Pubblicato sul manifesto il 26 maggio 2020 –
Chissà se avremo la perseveranza di riflettere ancora sulle conseguenze mentali, affettive e comportamentali della pandemia. Sperando di non esserci costretti da una recrudescenza del virus e nuove forme di reclusione forzata.
Già la fine delle più severe restrizioni ci getta in uno stato confuso e ansioso. Vorremmo correre all’aperto, respirare a pieni polmoni, abbracciare parenti e amici, tuffarci nell’acqua del mare ancora fresca e goderci il sole sulla sabbia. Però non proprio tutto è permesso, e più che le impenetrabili norme sempre cangianti ci opprime un senso vago ma insistente di obbligazione morale. Siamo esortati alle vacanze “etiche”, cioè patriottiche: spendiamo a casa nostra, aiutiamoci tra noi. Col settimanale troviamo anche la mascherina tricolore.
E se volessi favorire i poveri Greci, con le loro belle isole, per quanto ora famose anche per le disgrazie che patiscono in alcune di esse coloro che fuggono da una qualche guerra o carestia?
Ma se è facile reagire con gusto anarcoide agli eccessi di retorica patriottarda, assai più arduo è ignorare quella voce bassa e continua che dal nostro interno ci sorveglia ora dopo ora: faccio bene a salire sull’autobus? Rischio di infettarmi se non metto sempre questi maledetti, orribili, introvabili guanti usa-e-getta? E soprattutto, se mi prendo il contagio poi lo trasmetterò alla vecchia nonna, a quella vicina di casa tanto impaurita, agli amici più cari?
Possiamo ora vagare tra la folla, più o meno assembrata, e divisa tra chi indossa o meno la mascherina, ma non vinciamo quella sensazione di solitudine accumulata nei due mesi e più alle nostre spalle. In fondo ci siamo anche un po’ affezionati.
Forse deriva da questa imprevista condizione la passione che ci è esplosa addosso di firmare ogni sorta di appelli. Ha fatto discutere – anche su questo giornale – quello che si è schierato a difesa del governo Conte contro malintenzionati “agguati”. Conversazioni animate, al telefono, su whatsapp, in qualche call.
Ma hai visto chi ha firmato?
Non ci potevo credere!
Persino Tizia, e Caio!!
Ebbè? L’ho firmato anch’io: non sono un fan di Conte, ma chi ci metteresti di meglio?
Ah, anch’io ho aderito, ma penso di aver fatto una ca….
Poi non sono mancati gli appelli contrapposti di chi chiede la regolarizzazione del sex-work, e chi invece lo vuole proibire nel modo più duro.
Molti appelli, firmati da donne ma anche da qualche maschio, contro l’esclusione femminile dalle molteplici task-force di nomina governativa. Ma anche appelli che non condividono queste passioni paritarie e non amano le quote rosa.

#### DATI FORNITI
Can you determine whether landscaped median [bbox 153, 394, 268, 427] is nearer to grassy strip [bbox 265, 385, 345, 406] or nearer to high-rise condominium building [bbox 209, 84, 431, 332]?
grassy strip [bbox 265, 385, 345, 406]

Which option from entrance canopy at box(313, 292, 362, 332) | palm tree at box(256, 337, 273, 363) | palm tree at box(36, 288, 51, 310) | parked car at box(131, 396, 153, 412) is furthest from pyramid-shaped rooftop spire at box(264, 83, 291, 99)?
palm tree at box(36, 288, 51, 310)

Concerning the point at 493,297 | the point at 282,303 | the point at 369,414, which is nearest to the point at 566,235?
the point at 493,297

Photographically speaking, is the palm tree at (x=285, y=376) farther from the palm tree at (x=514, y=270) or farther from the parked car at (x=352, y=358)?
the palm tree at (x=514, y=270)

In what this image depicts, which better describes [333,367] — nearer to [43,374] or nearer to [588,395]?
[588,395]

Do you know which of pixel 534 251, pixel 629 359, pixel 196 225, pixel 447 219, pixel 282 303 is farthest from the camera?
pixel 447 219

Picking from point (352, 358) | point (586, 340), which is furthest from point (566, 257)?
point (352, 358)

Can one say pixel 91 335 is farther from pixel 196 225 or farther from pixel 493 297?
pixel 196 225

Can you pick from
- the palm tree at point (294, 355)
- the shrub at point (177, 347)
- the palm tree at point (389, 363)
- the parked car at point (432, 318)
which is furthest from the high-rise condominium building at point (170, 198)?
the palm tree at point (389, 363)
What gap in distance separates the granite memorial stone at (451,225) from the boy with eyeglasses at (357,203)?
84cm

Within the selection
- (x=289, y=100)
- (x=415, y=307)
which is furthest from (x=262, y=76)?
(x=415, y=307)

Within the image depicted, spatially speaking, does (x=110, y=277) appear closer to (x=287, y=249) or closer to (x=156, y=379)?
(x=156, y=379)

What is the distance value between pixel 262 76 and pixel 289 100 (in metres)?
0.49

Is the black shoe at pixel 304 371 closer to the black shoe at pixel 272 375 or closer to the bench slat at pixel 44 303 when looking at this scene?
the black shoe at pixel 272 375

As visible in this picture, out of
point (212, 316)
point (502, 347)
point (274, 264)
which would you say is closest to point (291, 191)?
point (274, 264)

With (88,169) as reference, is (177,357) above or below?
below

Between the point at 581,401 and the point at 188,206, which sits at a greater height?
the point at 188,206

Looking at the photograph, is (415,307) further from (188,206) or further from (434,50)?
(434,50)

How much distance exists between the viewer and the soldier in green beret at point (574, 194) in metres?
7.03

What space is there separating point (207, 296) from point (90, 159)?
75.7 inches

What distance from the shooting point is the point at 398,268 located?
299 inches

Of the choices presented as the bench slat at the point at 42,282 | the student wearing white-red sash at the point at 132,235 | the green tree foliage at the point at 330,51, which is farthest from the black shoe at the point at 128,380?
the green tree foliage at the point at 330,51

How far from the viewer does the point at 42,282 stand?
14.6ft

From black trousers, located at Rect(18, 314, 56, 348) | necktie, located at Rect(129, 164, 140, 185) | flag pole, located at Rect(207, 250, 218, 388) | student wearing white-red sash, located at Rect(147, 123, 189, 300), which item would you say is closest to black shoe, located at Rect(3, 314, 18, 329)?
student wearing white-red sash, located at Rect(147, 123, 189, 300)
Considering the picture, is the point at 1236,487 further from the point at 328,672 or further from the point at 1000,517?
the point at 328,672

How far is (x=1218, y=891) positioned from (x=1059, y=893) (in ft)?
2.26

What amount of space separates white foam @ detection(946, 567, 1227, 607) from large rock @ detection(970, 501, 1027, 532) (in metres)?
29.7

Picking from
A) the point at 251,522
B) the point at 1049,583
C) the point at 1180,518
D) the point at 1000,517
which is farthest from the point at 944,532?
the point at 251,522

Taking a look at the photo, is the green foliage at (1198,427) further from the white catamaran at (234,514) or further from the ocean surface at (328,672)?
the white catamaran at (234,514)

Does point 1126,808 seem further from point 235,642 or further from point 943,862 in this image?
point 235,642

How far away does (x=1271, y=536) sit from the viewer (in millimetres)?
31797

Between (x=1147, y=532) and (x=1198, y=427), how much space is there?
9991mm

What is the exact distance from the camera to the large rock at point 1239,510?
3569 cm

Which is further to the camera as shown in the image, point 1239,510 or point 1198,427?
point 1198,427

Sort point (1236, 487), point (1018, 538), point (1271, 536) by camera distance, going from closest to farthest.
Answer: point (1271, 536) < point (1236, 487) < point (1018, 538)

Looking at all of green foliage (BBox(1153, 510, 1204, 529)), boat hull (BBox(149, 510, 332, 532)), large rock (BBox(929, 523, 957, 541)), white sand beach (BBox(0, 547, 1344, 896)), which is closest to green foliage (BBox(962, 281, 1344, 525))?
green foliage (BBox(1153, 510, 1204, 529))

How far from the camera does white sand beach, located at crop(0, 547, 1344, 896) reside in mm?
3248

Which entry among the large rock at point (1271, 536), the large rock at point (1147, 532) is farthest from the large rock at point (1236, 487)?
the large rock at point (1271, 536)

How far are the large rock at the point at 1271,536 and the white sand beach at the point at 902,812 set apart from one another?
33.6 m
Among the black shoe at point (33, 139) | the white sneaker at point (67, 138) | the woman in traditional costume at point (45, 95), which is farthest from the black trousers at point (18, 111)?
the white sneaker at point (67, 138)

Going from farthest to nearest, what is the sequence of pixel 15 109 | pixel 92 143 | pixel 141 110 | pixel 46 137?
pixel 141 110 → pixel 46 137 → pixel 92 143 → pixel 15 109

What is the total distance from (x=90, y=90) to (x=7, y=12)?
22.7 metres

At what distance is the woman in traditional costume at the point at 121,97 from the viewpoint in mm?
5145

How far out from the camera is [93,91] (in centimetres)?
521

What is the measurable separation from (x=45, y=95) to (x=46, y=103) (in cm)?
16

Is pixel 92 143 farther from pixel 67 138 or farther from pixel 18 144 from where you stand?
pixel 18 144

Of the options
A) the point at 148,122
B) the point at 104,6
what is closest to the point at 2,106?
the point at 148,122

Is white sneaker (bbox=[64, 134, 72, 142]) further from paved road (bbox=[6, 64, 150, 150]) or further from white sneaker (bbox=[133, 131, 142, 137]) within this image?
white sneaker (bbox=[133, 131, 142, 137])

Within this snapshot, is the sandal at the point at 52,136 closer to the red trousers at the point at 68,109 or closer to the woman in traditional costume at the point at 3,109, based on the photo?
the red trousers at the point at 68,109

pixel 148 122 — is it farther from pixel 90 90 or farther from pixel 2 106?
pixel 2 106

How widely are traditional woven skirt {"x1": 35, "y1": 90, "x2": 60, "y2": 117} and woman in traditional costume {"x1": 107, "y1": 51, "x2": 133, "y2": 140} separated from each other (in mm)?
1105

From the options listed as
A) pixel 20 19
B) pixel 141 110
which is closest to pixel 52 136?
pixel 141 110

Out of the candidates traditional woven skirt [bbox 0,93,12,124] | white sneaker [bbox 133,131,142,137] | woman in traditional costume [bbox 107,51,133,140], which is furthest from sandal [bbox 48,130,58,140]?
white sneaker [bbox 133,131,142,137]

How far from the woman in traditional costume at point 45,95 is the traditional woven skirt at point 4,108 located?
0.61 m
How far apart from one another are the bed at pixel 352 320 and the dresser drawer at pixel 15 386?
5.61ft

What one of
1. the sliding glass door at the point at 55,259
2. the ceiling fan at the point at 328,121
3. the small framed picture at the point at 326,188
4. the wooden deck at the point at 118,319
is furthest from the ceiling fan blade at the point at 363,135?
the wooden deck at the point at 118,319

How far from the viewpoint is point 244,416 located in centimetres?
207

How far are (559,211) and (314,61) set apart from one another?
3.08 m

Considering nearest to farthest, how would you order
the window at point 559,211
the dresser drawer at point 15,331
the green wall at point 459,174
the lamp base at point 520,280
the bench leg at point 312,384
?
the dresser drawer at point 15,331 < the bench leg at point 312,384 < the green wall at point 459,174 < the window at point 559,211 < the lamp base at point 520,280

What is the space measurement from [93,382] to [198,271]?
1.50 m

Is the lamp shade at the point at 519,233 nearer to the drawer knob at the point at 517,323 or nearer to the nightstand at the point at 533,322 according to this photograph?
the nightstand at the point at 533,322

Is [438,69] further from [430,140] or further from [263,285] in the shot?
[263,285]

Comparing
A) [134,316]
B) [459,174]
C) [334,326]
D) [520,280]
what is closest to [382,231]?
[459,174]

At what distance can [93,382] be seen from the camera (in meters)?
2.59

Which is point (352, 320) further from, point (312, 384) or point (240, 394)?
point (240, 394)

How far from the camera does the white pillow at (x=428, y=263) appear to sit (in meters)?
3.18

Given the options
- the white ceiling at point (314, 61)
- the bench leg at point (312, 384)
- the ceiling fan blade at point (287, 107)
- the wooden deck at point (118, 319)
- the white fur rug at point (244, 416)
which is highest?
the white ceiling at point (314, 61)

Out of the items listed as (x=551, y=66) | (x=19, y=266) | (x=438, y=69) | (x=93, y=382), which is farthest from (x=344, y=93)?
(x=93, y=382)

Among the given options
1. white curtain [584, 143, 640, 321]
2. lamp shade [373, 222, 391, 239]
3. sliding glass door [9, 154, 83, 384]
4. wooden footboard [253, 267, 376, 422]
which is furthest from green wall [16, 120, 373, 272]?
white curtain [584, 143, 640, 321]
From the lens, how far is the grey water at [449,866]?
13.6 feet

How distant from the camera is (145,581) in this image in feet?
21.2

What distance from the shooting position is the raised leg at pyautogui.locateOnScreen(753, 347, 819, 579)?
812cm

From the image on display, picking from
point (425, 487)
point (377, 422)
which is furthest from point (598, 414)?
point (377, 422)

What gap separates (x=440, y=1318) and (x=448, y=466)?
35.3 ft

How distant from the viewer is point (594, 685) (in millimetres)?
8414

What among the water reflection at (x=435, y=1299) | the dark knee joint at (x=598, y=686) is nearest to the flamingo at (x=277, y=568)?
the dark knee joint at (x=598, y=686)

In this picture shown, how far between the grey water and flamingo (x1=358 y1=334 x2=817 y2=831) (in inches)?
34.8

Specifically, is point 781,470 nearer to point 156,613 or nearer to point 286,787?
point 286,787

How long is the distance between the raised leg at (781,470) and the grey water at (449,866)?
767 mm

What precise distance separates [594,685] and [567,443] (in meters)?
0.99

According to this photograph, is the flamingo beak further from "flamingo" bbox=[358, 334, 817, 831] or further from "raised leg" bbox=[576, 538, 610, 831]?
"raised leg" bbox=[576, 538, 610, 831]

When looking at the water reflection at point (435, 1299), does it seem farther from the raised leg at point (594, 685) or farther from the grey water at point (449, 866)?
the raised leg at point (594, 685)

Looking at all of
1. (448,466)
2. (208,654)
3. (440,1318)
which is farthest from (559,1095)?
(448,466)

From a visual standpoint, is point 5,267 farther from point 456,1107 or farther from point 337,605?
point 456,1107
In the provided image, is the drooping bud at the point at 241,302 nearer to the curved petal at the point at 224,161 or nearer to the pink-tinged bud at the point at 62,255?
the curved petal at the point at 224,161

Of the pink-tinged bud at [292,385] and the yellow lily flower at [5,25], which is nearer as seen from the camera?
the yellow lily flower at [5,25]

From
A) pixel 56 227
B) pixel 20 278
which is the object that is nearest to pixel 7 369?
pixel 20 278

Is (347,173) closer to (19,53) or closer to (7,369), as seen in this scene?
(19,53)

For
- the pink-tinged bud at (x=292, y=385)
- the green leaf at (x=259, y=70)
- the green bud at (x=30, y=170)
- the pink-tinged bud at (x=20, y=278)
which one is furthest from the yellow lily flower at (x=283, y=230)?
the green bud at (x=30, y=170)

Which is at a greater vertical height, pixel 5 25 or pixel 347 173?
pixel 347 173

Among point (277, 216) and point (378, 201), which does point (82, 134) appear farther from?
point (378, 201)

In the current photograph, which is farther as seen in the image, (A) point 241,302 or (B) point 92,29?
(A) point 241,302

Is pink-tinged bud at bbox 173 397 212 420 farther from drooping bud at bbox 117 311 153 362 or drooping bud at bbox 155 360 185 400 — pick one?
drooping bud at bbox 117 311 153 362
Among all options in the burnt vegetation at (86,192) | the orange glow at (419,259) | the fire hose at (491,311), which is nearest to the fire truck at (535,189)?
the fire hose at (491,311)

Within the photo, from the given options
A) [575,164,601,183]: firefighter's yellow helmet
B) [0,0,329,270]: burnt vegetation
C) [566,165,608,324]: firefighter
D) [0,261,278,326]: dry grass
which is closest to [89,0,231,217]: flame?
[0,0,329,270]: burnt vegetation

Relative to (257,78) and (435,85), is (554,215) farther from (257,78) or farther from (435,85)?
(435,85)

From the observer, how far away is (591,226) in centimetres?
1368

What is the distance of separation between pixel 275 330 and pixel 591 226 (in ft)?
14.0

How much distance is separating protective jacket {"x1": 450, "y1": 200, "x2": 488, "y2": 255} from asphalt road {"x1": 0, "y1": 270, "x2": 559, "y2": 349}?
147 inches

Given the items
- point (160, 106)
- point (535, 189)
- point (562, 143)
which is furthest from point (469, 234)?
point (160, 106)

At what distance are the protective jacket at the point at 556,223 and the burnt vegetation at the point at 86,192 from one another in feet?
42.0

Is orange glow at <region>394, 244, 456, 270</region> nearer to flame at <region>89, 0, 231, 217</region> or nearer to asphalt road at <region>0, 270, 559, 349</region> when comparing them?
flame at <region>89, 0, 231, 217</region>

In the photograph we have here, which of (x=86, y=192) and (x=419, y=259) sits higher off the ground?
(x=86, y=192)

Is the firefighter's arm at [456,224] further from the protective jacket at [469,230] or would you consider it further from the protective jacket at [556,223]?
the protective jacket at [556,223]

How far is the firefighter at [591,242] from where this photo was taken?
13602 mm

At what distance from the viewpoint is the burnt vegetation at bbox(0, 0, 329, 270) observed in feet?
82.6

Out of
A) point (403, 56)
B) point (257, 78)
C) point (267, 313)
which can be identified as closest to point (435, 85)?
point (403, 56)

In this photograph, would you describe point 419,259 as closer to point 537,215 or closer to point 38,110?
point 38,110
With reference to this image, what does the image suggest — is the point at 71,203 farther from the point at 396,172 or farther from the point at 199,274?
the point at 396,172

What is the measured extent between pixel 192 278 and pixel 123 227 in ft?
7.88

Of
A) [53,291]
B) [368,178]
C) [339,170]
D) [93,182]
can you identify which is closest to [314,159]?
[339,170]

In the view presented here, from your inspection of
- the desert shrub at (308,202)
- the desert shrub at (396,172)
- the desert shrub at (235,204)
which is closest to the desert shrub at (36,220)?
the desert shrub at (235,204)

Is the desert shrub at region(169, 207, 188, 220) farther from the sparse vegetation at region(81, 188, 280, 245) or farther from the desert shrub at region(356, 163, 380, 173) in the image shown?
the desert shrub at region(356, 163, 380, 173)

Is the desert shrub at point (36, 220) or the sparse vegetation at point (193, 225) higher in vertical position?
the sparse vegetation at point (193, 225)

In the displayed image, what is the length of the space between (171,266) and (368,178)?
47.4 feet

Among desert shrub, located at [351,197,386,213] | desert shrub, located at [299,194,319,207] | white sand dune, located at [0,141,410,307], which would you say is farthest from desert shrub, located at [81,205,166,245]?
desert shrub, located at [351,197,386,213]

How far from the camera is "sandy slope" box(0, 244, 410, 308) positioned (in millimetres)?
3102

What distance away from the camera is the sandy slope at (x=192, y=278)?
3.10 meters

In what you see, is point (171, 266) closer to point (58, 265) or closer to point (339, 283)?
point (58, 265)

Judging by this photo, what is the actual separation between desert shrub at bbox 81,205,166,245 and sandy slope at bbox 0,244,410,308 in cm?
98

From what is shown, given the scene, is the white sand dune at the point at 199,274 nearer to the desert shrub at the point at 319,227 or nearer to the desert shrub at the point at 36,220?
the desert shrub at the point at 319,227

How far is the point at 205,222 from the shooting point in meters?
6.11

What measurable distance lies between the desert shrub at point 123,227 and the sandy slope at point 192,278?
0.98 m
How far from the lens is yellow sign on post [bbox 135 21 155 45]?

#### USANDO LE INFORMAZIONI
• A. Stampa dall'articolo sulla pandemia il passo che inizia con "Possiamo ora vagare" e termina con "in qualche call.".
• B. Traduci in inglese questa frase dell'articolo sulla pandemia: "Già la fine delle più severe restrizioni ci getta in uno stato confuso e ansioso."
• C. Indica se ciascuna affermazione concorda con l'articolo sulla pandemia, rispondendo sì o no e citando le parole decisive del testo. (i) Insieme al settimanale si trova anche una mascherina tricolore. (ii) L'articolo è stato pubblicato sul manifesto il 26 giugno 2020. (iii) Gli appelli contro l'esclusione femminile dalle task-force erano firmati soltanto da donne.
I record provengono da una fonte diversa dal testo.

#### RISPOSTE AI COMPITI
• A.
Possiamo ora vagare tra la folla, più o meno assembrata, e divisa tra chi indossa o meno la mascherina, ma non vinciamo quella sensazione di solitudine accumulata nei due mesi e più alle nostre spalle. In fondo ci siamo anche un po’ affezionati.
Forse deriva da questa imprevista condizione la passione che ci è esplosa addosso di firmare ogni sorta di appelli. Ha fatto discutere – anche su questo giornale – quello che si è schierato a difesa del governo Conte contro malintenzionati “agguati”. Conversazioni animate, al telefono, su whatsapp, in qualche call.

• B. The end of the strictest restrictions already throws us into a confused and anxious state.

• C.
(i) Sì: "Col settimanale troviamo anche la mascherina tricolore."
(ii) No: "Pubblicato sul manifesto il 26 maggio 2020"
(iii) No: "firmati da donne ma anche da qualche maschio"